▶ [TRAVAIL À FAIRE]
A. Condensez sous forme de liste le paragraphe du texte fourni qui commence par « Côté chiffres », en conservant ses faits principaux.
B. Transcrivez sans rien changer le passage du texte fourni qui va de « Côté chiffres, alors » jusqu'à « polyvalents (+45 %). ».

▶ [TEXTE FOURNI]
Côté chiffres, alors que le modèle du médecin isolé est devenu minoritaire (39 % des médecins en 2019), les structures d’exercice coordonné en soins primaires (centres de santé et MSP) ont le vent en poupe. Les centres de santé — plus de 2 200 au total pour environ 8 000 praticiens — connaissent une « forte dynamique de création » qui s’est accélérée sur les cinq dernières années, confirme le récent rapport du Haut conseil pour l'avenir de l'Assurance-maladie (HCAAM) sur les soins de proximité. Cette croissance est particulièrement forte pour les centres dentaires (+60 % en quatre ans) et les centres médicaux et polyvalents (+45 %).

▶ [DONNÉES SOURCES]
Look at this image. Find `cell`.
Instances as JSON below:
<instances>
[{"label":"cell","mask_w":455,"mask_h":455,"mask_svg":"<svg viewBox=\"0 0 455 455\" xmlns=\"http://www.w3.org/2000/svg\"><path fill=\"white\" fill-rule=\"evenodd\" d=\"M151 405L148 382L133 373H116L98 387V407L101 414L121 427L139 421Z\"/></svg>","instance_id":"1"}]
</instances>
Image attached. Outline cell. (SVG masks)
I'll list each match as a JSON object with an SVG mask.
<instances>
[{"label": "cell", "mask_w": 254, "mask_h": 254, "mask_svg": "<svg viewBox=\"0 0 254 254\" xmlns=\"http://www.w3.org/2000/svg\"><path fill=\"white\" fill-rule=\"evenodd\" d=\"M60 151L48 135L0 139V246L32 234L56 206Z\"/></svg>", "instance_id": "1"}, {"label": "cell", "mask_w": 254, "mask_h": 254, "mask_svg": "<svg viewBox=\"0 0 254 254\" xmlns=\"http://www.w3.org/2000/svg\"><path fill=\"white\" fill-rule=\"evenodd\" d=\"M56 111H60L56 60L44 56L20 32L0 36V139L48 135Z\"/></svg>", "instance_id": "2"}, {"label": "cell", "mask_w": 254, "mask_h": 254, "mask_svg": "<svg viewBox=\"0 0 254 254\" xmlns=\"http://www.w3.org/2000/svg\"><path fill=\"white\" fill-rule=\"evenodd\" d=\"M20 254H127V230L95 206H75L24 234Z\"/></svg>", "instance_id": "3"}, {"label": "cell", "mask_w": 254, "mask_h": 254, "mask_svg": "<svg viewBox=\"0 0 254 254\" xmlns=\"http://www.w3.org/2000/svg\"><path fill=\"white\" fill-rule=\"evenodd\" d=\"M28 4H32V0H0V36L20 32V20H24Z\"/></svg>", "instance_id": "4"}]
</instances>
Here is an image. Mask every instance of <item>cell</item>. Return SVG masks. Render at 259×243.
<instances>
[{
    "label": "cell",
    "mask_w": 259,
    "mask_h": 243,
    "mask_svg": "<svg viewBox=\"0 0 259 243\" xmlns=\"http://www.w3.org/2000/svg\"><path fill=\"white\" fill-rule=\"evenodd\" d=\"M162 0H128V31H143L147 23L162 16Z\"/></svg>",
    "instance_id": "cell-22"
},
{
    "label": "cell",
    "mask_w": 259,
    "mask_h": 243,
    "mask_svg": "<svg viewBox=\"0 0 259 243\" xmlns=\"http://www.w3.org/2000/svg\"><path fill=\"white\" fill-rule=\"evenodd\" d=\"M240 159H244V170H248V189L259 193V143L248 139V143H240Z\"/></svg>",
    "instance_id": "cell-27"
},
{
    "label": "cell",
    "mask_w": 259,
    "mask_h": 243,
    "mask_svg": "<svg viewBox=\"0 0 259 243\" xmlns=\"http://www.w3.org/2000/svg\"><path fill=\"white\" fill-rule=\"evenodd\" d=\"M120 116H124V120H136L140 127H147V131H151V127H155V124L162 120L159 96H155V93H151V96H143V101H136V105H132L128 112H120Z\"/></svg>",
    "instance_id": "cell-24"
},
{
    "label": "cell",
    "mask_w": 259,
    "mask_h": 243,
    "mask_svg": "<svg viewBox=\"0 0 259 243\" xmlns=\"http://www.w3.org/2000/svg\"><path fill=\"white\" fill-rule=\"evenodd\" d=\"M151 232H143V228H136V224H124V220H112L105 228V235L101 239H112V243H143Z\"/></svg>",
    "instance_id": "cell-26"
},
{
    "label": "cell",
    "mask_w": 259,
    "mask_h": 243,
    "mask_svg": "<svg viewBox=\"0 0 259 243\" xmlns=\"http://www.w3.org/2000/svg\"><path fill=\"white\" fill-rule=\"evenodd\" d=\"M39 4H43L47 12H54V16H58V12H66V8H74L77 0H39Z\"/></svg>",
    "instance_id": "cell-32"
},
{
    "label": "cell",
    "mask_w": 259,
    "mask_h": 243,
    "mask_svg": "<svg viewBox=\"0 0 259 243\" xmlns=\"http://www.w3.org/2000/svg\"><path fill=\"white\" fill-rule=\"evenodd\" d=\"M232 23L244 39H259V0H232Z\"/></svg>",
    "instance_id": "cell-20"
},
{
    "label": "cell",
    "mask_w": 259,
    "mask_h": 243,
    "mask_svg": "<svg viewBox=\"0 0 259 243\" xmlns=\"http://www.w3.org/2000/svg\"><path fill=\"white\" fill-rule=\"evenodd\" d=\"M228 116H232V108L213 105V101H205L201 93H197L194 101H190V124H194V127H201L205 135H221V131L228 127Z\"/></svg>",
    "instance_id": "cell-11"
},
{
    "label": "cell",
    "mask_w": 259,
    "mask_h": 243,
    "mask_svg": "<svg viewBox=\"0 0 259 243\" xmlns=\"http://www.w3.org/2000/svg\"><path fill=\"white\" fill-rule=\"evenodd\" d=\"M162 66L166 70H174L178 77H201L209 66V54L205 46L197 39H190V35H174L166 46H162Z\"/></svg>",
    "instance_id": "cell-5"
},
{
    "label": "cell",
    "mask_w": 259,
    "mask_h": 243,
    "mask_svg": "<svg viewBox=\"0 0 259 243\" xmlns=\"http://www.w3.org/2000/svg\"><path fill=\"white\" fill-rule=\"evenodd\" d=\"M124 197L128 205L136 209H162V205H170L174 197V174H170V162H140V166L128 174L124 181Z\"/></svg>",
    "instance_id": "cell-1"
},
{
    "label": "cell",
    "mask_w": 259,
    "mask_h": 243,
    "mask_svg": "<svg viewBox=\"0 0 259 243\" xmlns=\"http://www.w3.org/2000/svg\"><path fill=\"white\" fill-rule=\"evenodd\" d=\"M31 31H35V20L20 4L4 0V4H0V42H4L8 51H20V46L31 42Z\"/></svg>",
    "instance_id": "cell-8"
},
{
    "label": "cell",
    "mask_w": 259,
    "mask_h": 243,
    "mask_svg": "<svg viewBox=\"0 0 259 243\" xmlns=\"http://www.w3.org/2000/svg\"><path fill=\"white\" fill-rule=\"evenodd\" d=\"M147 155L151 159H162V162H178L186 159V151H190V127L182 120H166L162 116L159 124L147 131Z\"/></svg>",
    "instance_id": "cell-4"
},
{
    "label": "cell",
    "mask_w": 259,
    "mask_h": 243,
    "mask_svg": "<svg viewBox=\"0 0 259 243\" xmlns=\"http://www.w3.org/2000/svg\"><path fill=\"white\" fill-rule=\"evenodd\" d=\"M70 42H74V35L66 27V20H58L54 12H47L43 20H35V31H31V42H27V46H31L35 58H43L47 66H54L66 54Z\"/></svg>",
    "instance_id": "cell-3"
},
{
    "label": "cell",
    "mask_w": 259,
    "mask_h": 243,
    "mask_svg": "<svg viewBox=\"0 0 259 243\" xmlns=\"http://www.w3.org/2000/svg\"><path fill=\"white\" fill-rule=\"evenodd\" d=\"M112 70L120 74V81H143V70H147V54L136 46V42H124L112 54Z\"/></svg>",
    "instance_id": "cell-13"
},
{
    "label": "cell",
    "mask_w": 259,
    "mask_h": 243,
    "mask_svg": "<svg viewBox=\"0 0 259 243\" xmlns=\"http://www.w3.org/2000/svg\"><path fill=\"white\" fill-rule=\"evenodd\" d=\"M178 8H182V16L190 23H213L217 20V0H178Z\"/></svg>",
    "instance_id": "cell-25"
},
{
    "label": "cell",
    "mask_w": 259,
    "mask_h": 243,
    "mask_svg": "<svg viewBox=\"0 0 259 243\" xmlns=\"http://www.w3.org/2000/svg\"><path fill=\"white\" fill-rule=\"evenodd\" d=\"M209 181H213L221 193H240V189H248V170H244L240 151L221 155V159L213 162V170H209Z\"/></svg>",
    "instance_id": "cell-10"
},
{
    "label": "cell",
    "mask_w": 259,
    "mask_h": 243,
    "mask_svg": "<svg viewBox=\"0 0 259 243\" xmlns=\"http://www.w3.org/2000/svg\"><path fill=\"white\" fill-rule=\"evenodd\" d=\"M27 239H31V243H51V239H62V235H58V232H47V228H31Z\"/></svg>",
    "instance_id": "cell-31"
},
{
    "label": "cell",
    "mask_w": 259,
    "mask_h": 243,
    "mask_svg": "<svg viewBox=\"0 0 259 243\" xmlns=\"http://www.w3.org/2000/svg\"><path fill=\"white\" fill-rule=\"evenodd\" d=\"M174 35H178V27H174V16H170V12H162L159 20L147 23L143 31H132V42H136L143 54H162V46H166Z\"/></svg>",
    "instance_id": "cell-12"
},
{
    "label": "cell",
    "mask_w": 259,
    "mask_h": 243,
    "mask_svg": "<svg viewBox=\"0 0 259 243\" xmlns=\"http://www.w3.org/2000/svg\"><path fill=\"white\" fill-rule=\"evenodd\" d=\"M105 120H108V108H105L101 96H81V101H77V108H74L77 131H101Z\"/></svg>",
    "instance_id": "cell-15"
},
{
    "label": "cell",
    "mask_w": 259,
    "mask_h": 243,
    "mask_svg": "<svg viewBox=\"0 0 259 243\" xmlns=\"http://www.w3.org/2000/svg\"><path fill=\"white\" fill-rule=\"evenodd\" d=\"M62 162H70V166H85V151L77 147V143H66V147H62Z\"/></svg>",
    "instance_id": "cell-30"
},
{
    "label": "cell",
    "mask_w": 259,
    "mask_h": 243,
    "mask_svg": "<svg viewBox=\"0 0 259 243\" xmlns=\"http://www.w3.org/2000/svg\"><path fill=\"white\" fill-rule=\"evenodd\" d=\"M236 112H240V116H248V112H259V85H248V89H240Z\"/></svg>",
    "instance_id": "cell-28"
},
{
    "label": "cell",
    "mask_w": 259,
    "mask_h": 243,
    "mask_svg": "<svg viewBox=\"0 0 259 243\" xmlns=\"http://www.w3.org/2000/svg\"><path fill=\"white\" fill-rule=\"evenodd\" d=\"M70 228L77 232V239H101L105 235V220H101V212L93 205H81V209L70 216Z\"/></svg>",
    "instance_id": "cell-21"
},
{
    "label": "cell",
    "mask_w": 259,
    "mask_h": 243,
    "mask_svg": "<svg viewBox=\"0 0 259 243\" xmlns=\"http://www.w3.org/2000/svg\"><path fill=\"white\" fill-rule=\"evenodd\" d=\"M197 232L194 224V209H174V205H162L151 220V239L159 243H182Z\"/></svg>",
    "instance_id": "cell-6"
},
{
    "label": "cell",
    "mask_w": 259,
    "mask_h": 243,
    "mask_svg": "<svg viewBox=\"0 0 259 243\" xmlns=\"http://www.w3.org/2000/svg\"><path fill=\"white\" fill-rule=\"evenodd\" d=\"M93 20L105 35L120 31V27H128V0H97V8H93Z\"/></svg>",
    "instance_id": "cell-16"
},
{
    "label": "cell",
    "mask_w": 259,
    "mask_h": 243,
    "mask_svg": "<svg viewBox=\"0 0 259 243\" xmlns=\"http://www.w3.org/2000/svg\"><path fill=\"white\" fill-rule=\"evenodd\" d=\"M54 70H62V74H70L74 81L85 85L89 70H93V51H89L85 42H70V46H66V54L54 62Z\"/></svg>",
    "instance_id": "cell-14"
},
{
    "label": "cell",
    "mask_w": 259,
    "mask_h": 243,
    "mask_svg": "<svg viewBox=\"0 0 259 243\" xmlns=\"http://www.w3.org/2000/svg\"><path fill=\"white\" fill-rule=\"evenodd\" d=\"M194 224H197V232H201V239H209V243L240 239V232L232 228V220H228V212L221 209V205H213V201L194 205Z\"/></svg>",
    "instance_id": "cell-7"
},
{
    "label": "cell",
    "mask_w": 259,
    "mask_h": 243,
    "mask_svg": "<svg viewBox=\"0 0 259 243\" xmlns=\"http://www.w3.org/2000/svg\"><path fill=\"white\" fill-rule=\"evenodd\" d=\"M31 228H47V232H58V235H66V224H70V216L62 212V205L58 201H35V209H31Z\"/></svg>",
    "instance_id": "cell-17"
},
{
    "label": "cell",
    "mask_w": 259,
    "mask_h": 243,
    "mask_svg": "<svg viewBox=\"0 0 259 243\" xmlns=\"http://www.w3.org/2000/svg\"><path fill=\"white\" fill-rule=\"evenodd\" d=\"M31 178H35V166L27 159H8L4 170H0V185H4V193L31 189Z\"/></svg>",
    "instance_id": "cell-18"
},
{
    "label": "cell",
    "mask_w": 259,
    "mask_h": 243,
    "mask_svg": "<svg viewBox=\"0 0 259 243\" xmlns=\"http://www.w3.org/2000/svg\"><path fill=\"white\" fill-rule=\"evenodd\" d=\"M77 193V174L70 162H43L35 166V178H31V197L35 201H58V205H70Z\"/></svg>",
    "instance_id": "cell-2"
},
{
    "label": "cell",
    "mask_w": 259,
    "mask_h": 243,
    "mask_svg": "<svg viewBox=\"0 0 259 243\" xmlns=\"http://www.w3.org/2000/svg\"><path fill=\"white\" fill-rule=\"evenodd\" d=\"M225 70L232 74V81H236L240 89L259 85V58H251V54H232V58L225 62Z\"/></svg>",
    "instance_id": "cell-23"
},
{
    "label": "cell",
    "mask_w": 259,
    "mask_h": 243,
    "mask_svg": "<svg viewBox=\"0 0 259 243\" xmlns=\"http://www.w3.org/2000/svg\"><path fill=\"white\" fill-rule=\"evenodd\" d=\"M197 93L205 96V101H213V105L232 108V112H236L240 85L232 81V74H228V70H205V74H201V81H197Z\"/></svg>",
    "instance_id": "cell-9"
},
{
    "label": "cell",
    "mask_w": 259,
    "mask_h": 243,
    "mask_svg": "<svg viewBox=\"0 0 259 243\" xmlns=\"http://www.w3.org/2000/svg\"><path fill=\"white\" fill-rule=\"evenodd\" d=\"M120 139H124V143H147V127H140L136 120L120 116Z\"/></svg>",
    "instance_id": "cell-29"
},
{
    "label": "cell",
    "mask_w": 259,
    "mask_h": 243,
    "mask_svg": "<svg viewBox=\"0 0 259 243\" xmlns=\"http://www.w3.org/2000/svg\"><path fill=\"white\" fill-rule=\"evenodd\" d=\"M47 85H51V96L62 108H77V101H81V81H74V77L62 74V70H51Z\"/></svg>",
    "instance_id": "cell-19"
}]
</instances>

▶ [RÉPONSES PAR TÂCHE]
A.
- Le médecin isolé est devenu minoritaire : 39 % des médecins en 2019.
- Les structures d'exercice coordonné en soins primaires (centres de santé et MSP) ont le vent en poupe.
- Selon le récent rapport du HCAAM sur les soins de proximité, les centres de santé connaissent une forte dynamique de création, accélérée sur les cinq dernières années. Ils sont plus de 2 200 au total, pour environ 8 000 praticiens.
- La croissance est particulièrement forte pour les centres dentaires (+60 % en quatre ans) et pour les centres médicaux et polyvalents (+45 %).

B.
Côté chiffres, alors que le modèle du médecin isolé est devenu minoritaire (39 % des médecins en 2019), les structures d’exercice coordonné en soins primaires (centres de santé et MSP) ont le vent en poupe. Les centres de santé — plus de 2 200 au total pour environ 8 000 praticiens — connaissent une « forte dynamique de création » qui s’est accélérée sur les cinq dernières années, confirme le récent rapport du Haut conseil pour l'avenir de l'Assurance-maladie (HCAAM) sur les soins de proximité. Cette croissance est particulièrement forte pour les centres dentaires (+60 % en quatre ans) et les centres médicaux et polyvalents (+45 %).